IN RECENT YEARS MORRISSEY HAS TAKEN TO SANCTIONING REISSUES OF HIS BACK-CATALOGUE ALBUMS.
New editions of MALADJUSTED, VIVA HATE, KILL UNCLE, BONA DRAG and SOUTHPAW GRAMMAR saw altered cover art, reordered track listings (in some cases absenting songs originally included altogether) and the addition of b-sides and unreleased curios. All very nice for the completist, of course, but a rather pedantic course of action for a man purported to be, these days, happy enough in his own skin to leave the past laying as it fell.
There’s no escaping the fact that 1997’s MALADJUSTED – though perfunctory – was underwhelming in the context of its day, but 2009 seemed much too late after the fact for a perverted attempt to rescue general perception by dropping a couple of middleweight songs.

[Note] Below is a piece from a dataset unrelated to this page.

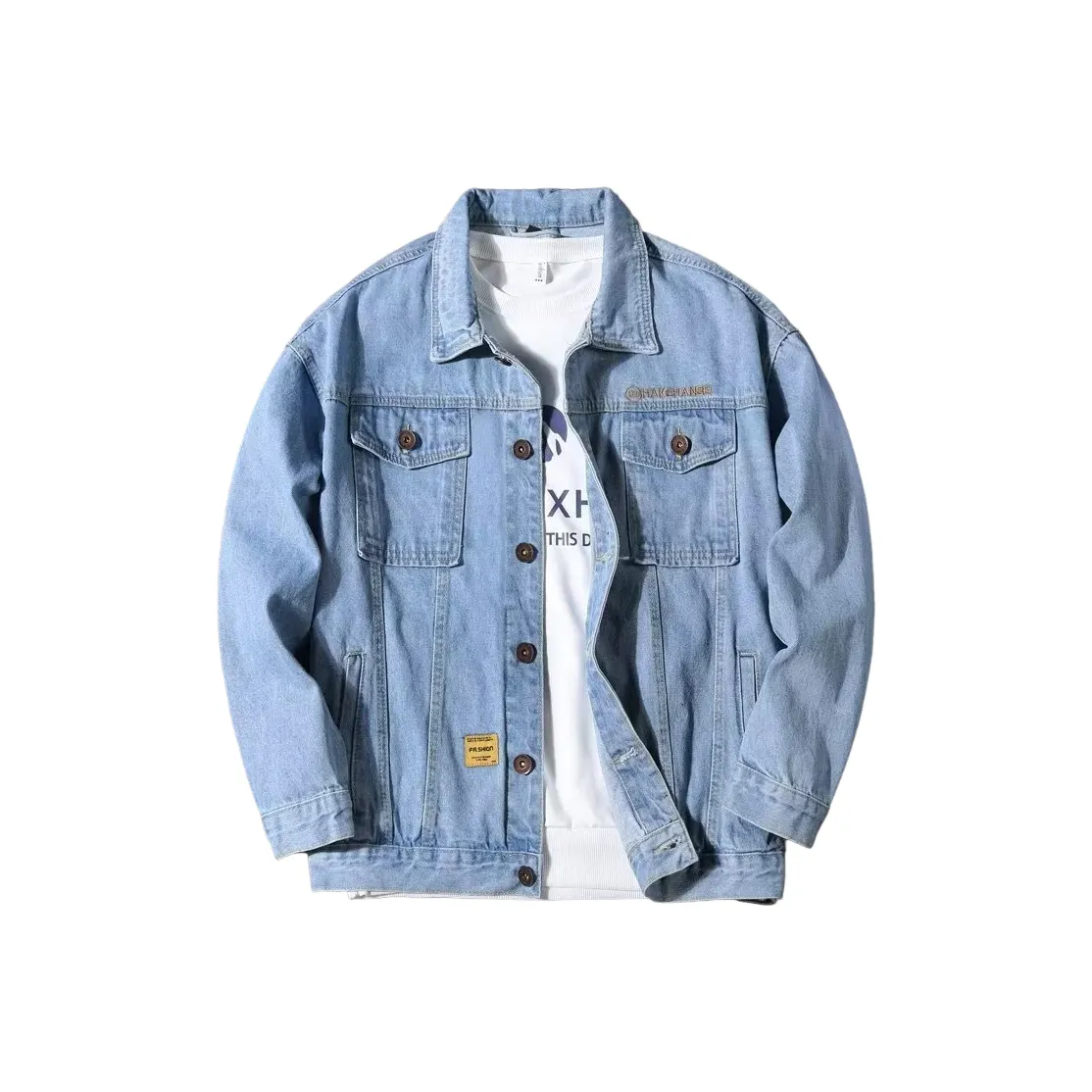 Wooden Rabbit Пальто Куртка Мужская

Similarly the reordering of 1995’s SOUTHPAW GRAMMAR. This week it’s the turn of 1992’s Mick Ronson-produced glam-rockabilly stomp YOUR ARSENAL to suffer the “reissue! repackage! repackage!” treatment. Surprisingly, in the context of those other revisitations, almost everything about it is right.
The artwork is close to faithful, and the running order is as its day and no additions – which is a head start. The remastering revitalises beef-rockers YOU’RE GONNA NEED SOMEONE ON YOUR SIDE, GLAMOROUS GLUE and TOMORROW (though the closer is, disappointingly, only present in its US single mix – smoothed out and minus quirky music hall piano pay-off).
The Northern hair-pull WE HATE IT WHEN OUR FRIENDS BECOME SUCCESSFUL is delightfully bitchy; languid and beautiful SEASICK YET STILL DOCKED points the way to the disturbed serenity of 1994 follow-up VAUXHALL AND I; and camp-as-you-like singles YOU’RE THE ONE FOR ME, FATTY and CERTAIN PEOPLE I KNOW are the kind of essential / throwaway 45s Bowie did so well in the 1970s. Ah, Bowie… ROCK ‘N’ ROLL SUICIDE (specifically the closing “give me your hands… / You’re wonderful!” section) is lifted wholesale for Morrissey’s torch song I KNOW IT’S GONNA HAPPEN SOMEDAY. In the perfect display of pop eating itself and making a meal of it, a couple of years later Bowie covered Morrissey’s nod. Oh, how we laughed as we swallowed.
Back ‘in a band’ and strengthened by the gang mentality, Morrissey’s preoccupation with toughing out the claustrophobic atmospheres of the early 70s – his teenage years – finds bruising form in two lyrically misunderstood moments of exquisite social observation. Both are delivered in character; the football hooligan of floodlit fight anthem WE’LL LET YOU KNOW (“We’re all smiles then – honest, I swear – it’s the turnstiles that make us hostile” and “We are the last truly British people you will ever know”); and the troubled skinhead of THE NATIONAL FRONT DISCO, struggling to find any identity and purpose in an England blame-shifting ills onto immigrants (“You want the day to come sooner when you settle the score” / “England for the English!”).
That Morrissey would write from the psyche of these misfire misfits reflects only YOUR ARSENAL’s preoccupation with exploring (perhaps a construct of) the English working class masculinity of his youth. By refusing to explain his intent, though, the backlash from an already bored press was inevitable. But not entirely deserved – it was not long until similar eulogies to this noble, corrupt, beautiful and disgusting land of hope, horror, joy and ugly glory became de rigueur.
YOUR ARSENAL, then. Morrissey’s first ‘classic’ solo album; violent, vitriolic, shocking, stupid, clever, clumsy, bold, brassy and brilliant. But still seeming to be only a warm up for the masterpiece to follow.